SafeMachine — Governance Framework for AI and Automation

SafeMachine — Governance Framework for AI and Automation

SafeMachine is the framework Cinderpoint Applied uses when an organisation wants to deploy AI or automation without losing sight of who is responsible for what. It is not a technical standard and not a checklist. It is a way of designing structures so that AI systems remain accountable, observable, and interruptible over time.

The three components of SafeMachine

  • BASE. A structural map of how decisions are currently made, which systems are involved, who can override them, and where drift is likely to occur as AI is introduced.
  • SAFEARC. A lifecycle governance arc for AI systems, from scoping and design through deployment, monitoring, and retirement. It defines who signs off on what, and which obligations attach to different stages of the system’s life.
  • STABLE. A crisis and escalation cycle for when something has already gone wrong — a harmful decision, a major bug, a regulatory incident, or a public failure of trust.

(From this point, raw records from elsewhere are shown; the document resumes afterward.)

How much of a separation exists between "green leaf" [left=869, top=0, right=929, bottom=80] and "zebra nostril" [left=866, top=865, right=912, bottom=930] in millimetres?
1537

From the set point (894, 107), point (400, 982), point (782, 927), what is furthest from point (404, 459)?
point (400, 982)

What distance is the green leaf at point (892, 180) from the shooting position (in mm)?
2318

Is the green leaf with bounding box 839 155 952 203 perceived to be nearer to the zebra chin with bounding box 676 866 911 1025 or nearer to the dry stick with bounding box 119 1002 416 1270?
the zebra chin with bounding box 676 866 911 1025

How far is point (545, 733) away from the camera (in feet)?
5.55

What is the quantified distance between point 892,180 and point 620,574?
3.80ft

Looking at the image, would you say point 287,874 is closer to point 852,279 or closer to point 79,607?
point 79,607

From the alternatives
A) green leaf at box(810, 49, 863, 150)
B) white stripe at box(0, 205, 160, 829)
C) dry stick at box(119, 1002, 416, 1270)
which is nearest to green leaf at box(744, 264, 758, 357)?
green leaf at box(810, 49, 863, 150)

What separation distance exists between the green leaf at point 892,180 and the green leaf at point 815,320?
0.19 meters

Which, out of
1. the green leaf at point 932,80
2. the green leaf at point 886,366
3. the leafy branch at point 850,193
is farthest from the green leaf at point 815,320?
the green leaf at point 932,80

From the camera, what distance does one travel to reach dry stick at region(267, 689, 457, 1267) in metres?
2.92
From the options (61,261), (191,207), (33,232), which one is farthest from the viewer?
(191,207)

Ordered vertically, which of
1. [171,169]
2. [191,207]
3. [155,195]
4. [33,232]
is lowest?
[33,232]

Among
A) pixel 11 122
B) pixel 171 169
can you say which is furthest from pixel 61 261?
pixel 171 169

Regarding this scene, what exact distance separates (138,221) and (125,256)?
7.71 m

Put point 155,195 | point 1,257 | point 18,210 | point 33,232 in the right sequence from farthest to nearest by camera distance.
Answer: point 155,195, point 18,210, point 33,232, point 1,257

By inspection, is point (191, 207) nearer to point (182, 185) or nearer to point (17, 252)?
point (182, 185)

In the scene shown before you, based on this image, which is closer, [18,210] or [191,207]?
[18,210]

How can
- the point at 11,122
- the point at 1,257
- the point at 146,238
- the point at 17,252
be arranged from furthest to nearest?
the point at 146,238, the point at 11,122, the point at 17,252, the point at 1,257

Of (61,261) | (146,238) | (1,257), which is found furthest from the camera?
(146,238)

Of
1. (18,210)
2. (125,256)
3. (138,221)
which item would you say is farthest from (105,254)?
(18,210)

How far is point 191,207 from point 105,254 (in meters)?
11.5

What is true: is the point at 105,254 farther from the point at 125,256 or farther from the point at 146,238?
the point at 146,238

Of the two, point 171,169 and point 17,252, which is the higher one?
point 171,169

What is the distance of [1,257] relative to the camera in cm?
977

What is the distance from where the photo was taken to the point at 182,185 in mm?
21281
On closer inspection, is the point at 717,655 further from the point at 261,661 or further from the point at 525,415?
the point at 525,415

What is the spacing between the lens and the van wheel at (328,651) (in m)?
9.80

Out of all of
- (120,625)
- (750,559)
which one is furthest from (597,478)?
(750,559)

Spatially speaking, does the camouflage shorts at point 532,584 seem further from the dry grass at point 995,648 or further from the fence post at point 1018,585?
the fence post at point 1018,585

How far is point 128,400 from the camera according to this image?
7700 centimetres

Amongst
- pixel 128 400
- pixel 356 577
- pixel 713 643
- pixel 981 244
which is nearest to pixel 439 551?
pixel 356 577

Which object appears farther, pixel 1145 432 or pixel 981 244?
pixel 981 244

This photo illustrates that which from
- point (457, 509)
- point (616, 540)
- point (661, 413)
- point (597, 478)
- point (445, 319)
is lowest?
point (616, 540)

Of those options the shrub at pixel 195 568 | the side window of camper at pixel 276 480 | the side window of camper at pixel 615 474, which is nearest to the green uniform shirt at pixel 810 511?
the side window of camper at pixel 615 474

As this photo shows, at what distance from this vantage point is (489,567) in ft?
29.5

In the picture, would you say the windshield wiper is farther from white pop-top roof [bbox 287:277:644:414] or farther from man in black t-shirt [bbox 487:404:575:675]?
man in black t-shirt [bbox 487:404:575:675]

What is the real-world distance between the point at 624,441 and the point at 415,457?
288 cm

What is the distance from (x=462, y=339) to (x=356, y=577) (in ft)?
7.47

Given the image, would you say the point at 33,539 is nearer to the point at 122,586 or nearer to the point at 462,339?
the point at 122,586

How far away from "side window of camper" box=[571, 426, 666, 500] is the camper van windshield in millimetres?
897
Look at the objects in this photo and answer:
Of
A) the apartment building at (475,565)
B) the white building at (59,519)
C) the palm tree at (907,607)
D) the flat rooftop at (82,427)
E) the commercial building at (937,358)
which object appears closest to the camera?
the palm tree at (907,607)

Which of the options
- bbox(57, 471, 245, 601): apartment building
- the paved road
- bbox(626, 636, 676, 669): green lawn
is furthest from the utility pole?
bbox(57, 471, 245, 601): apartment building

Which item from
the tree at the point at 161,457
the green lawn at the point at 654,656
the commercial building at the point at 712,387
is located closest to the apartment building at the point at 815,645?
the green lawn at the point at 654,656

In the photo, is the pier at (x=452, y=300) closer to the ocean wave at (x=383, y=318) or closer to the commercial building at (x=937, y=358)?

How SafeMachine is applied in practice

  1. Map the current structure (BASE). We document the real decision paths, not the org chart version. This includes model owners, process owners, vendors, and any silent dependencies.
  2. Shape the lifecycle (SAFEARC). We design or refine the AI system’s lifecycle so that responsibilities, approvals, logs, and tests are attached to specific stages rather than left vague.
  3. Install escalation (STABLE). We define what happens when things break: who can stop a system, how incidents are investigated, and how lessons are folded back into design and governance.

Where SafeMachine is most useful

  • When AI systems are moving from experimentation into core operations.
  • When automation is applied to decisions that affect people’s rights, livelihoods, or safety.
  • When boards or executives need to be able to explain their governance posture to regulators, partners, or the public.

SafeMachine is designed to be used with imperfect information and under time pressure. It does not make AI safe by assertion. It makes the structure of governance clear enough that safety, accountability, and escalation can be designed and defended in public.